October 24, 2017 06:59 PM
Gov. Mark Dayton told those in attendance at Cyber Security Summit 2017 in Minneapolis that he plans to try to boost spending to protect the state from millions of daily cyber attacks.
"The state of Minnesota is attacked over three million times every day," Dayton saidr. "The attacks originate from over 150 countries."
Dayton says he proposed $125 million in new cybersecurity funding last year, but he says the legislature approved just a "fraction" of that. He wanted $27 million for the Minnesota Information Technology Unit (MNIT) and $98 million for new security across state government.
"We have not invested nearly enough to bring our technology up to date and keep us secure," Dayton said.
Republican lawmakers quickly challenged the governor's criticism.
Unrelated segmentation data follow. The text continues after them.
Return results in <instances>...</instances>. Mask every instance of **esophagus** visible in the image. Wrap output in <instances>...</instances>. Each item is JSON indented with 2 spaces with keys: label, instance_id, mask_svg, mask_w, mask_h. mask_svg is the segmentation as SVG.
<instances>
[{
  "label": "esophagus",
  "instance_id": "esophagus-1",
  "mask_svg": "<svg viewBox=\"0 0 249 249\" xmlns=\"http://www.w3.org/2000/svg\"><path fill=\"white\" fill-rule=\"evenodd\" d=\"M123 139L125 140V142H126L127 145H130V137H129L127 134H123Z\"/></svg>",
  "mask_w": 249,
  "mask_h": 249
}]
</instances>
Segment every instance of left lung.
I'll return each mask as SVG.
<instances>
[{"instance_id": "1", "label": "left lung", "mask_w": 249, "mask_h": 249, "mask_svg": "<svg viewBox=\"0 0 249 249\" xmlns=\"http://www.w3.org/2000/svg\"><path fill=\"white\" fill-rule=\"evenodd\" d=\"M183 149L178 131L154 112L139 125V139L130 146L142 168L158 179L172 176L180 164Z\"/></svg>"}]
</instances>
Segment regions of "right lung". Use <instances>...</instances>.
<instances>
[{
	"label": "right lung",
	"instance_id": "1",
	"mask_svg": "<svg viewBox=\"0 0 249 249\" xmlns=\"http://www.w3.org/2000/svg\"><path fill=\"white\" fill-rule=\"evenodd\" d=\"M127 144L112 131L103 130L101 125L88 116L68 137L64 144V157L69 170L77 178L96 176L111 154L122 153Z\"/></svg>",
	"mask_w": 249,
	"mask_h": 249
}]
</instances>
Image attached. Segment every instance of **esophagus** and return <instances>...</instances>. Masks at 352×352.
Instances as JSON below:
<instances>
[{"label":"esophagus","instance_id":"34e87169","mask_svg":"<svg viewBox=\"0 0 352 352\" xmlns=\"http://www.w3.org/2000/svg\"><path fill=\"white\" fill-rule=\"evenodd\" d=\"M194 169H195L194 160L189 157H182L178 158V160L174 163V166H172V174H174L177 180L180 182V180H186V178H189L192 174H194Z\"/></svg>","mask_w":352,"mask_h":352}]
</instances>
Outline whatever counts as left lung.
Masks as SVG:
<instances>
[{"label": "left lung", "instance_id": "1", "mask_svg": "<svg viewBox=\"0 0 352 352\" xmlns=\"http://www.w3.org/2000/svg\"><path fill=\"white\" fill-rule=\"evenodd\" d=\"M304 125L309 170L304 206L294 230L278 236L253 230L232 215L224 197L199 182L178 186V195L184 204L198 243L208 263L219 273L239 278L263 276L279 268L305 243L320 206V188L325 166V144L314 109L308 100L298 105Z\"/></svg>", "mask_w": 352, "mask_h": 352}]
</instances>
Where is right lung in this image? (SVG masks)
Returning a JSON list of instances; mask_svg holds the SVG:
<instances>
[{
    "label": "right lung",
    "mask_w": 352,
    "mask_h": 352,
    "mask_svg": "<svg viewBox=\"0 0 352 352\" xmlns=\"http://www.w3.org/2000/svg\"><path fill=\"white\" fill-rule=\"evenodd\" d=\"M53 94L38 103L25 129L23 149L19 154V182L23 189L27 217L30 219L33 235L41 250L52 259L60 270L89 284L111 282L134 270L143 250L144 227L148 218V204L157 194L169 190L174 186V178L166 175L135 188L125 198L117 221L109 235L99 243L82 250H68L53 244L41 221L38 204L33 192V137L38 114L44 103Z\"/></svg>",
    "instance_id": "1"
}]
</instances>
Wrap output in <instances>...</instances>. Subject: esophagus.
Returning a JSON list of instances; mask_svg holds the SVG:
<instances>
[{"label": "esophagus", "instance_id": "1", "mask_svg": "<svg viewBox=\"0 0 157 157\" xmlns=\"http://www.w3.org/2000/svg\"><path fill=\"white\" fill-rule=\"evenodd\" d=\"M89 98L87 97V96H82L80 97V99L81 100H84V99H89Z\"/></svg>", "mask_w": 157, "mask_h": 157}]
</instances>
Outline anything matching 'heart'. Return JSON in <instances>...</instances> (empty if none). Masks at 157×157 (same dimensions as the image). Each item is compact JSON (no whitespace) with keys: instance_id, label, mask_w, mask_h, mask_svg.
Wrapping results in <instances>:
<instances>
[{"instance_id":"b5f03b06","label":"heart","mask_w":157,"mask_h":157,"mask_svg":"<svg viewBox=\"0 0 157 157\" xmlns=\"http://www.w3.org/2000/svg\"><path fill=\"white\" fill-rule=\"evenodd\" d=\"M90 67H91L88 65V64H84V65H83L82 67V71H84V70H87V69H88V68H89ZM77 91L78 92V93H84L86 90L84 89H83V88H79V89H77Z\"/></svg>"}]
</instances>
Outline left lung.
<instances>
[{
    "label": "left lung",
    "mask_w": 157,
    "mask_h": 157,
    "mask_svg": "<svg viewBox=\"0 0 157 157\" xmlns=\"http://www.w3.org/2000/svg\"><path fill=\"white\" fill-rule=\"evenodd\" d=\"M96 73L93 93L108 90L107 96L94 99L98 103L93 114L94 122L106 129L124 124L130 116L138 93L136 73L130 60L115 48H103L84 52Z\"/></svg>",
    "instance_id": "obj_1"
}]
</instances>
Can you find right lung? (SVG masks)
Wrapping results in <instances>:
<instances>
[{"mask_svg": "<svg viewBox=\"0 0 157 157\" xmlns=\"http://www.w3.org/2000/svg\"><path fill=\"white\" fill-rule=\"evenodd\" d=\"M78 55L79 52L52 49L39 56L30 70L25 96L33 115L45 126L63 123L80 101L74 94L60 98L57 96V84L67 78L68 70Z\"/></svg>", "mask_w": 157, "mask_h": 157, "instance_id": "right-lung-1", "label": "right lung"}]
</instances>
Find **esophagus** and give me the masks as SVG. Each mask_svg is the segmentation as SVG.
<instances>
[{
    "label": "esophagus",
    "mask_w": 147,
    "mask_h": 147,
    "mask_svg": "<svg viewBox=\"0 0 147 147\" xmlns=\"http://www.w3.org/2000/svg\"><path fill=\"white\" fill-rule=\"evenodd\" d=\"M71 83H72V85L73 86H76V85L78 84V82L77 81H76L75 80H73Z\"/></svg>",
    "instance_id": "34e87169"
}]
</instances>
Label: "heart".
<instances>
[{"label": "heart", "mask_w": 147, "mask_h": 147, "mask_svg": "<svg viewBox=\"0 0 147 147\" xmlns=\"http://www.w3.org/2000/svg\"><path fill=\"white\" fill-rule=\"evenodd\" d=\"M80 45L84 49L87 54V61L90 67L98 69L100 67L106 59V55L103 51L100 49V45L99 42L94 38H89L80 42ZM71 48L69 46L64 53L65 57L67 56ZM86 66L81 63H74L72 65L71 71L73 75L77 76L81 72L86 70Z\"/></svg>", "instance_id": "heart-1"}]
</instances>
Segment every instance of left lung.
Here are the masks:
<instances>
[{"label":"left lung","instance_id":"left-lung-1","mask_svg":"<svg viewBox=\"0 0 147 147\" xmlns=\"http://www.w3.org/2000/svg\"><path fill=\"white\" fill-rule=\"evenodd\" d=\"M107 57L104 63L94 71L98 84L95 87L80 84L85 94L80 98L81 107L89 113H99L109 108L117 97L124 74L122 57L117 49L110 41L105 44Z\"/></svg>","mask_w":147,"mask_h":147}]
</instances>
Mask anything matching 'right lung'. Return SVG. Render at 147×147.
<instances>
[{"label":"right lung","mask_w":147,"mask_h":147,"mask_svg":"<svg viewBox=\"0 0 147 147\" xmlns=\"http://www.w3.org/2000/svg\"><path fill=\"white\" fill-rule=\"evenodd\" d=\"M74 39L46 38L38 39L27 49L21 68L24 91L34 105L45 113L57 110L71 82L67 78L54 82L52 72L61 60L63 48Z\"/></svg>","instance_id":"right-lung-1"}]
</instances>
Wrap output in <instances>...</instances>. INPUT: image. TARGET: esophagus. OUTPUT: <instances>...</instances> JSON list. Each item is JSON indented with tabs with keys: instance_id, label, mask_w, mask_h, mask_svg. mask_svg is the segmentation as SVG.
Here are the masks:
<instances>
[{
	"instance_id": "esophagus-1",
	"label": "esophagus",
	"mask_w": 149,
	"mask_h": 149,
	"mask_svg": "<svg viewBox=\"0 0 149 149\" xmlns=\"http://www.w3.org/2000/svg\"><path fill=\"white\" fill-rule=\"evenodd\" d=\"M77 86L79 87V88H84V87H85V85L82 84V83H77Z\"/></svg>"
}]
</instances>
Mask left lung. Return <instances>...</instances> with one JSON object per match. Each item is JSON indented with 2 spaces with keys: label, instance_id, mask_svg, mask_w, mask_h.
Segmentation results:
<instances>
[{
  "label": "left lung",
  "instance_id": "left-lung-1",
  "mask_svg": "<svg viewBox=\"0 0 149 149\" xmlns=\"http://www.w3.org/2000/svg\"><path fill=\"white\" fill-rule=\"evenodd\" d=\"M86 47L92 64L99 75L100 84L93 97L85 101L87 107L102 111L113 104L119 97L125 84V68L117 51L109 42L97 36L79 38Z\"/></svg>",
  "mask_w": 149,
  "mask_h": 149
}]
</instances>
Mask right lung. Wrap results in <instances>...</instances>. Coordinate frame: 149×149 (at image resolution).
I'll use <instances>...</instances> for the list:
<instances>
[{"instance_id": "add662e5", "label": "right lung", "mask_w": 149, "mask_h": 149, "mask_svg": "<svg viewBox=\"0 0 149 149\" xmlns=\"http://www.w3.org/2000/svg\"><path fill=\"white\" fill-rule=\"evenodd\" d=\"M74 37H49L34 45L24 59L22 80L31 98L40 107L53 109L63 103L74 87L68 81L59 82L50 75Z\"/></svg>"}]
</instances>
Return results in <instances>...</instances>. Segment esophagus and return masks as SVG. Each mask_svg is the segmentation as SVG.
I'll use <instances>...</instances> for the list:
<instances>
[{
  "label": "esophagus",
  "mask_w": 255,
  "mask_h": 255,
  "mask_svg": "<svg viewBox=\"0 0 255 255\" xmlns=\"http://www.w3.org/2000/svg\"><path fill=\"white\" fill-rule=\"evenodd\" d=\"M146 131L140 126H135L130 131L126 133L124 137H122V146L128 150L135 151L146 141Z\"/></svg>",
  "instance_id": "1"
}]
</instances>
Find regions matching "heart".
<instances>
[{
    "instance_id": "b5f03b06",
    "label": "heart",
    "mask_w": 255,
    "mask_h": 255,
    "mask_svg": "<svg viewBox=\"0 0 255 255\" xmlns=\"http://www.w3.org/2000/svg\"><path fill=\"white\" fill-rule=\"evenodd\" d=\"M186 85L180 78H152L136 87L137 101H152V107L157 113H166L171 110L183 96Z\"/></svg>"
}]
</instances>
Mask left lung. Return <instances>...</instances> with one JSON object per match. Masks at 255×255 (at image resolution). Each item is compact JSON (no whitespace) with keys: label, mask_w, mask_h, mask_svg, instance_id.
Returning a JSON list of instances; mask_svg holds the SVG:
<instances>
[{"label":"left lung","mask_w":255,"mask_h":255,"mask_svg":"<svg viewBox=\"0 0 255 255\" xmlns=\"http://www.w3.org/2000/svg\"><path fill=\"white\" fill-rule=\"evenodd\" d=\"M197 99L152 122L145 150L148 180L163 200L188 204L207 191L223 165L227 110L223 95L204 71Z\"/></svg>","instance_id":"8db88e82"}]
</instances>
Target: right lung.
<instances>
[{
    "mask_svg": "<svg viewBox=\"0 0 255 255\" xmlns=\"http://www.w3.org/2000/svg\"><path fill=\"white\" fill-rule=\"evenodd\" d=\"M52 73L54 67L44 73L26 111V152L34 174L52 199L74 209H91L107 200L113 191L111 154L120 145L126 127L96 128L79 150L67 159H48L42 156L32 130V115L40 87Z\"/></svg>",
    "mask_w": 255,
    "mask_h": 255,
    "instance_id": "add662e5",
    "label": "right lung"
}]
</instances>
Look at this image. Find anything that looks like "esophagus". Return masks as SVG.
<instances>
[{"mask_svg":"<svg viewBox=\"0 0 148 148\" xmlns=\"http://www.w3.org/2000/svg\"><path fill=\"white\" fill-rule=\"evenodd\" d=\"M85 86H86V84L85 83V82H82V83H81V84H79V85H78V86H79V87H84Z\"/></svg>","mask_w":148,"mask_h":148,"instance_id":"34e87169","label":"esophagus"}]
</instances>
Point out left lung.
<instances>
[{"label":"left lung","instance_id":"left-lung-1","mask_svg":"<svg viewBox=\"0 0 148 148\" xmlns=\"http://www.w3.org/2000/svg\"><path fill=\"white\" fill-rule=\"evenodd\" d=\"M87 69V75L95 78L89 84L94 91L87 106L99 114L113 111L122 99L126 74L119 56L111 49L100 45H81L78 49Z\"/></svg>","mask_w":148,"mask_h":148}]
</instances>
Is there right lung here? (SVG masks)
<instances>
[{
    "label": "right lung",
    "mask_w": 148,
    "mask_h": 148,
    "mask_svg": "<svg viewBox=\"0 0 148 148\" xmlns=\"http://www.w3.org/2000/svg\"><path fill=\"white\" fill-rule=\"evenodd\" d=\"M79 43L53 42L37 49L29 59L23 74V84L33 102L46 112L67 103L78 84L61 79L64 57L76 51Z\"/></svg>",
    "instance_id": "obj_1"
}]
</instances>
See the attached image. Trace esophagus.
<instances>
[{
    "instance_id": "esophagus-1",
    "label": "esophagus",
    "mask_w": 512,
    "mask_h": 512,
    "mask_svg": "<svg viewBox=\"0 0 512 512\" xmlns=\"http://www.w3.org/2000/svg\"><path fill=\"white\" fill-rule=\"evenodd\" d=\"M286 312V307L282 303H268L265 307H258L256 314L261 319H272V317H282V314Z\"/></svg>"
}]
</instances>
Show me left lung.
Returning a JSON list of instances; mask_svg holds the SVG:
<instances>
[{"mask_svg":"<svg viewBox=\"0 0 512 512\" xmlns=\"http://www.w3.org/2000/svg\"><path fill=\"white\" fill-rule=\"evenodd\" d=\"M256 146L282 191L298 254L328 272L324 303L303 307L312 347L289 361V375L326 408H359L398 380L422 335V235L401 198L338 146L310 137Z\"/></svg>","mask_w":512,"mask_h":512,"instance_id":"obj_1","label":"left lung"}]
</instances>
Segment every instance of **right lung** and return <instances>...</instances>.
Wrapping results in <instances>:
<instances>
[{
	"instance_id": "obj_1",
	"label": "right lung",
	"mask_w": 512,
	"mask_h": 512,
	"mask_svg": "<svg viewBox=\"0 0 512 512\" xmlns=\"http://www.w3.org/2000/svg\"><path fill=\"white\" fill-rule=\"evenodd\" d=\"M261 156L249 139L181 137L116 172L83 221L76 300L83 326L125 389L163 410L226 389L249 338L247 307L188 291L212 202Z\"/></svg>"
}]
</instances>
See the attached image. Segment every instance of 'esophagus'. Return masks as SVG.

They said Dayton decided to pull back cybersecurity funding in favor of other priorities during budget negotiations.
“When it came time to negotiate, the first thing Gov. Dayton chose to cut from his proposed budget was the funding for increased cyber security,” Rep. Sarah Anderson, R-Plymouth, said.
Senator David Senjem, (R) Rochester, said Republicans are just as committed to cybersecurity as the governor.
"There's not a one of us who would disagree that we (should) take care of our data," Senjem said.. "That's almost sacred. I mean, a state that would let their data get loose, if you will, without due diligence is a state that's not doing their job."
Senjem and Rep. Duane Quam announced they will co-author a bill to create a "identify theft passport" for Minnesota victims of identify theft.
It would be similar to a REAL ID license that would contain embedded data they could show to law enforcement or creditors to prove they are who they say they are, but most details still need to be worked out.